A sensação é muito intensa. As pessoas não fazem nem idéia. Depois entendi porque é uma panelinha. São experiências impossíveis de transmitir se você não vivencia. Fazer um filme é uma pancada. Hoje em dia, com filme digital, as pessoas estão tomando um atalho para chegar ao resultado final. Mas ele não atravessou a mata fechada. Ele não sabe o que tem no meio da selva (Entrevista concedida a SÁ, 2003: 214).

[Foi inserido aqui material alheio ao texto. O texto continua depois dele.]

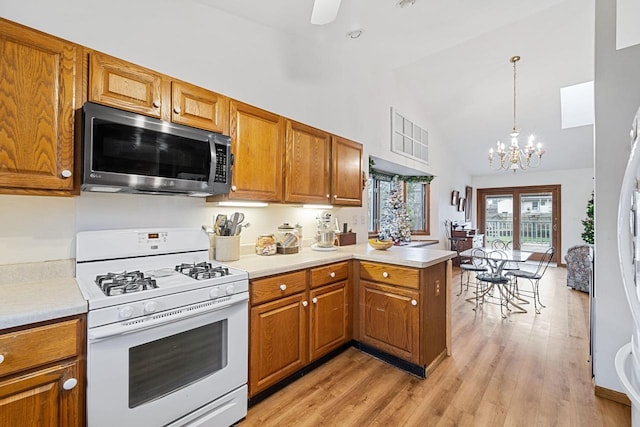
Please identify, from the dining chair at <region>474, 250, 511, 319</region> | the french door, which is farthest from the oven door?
the french door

Parece que, para este cineasta do cinema brasiliense, o ato de fazer cinema é constituinte, ele mesmo, de um mundo fechado. Walter Lima refere-se ao cinema, como uma arte perigosa, por ser seu produto, o filme, um meio de transmitir visões que serão adotadas pelo público. Cabe ressaltar que o cineasta atribui este poder aos filmes feitos segundo o que ele chama de “uma gramática específica do cinema”. Dirceu Lustosa evoca a noção de perigo ao mencionar a necessidade de atravessar a mata fechada, a selva, para fazer um filme de película. E este ato de fazer um filme é considerado por ele como uma pancada. Nesta mata ou mundo fechado, só os que já vivenciaram o perigo de fazer um filme têm a experiência do que é esta vivência única. São eles que formam esta panelinha, este grupo muito fechado, que é o dos iniciados na arte de fazer cinema.

Além dos aplausos, uma outra reação coletiva que me chamou atenção - na Mostra Competitiva exibida às 20h30, neste dia, no Cine Brasília – foi a recepção do público ao filme “Vinil Verde” (PE 2004), de Kleber Mendonça Filho (sobre o qual se escreveu na nota 88, p. 97). Enquanto eu assistia chocada a uma filha ser responsável pelo esquartejamento e posterior morte de sua mãe, o público, em geral, ria incessantemente deste acontecimento que era retratado na tela.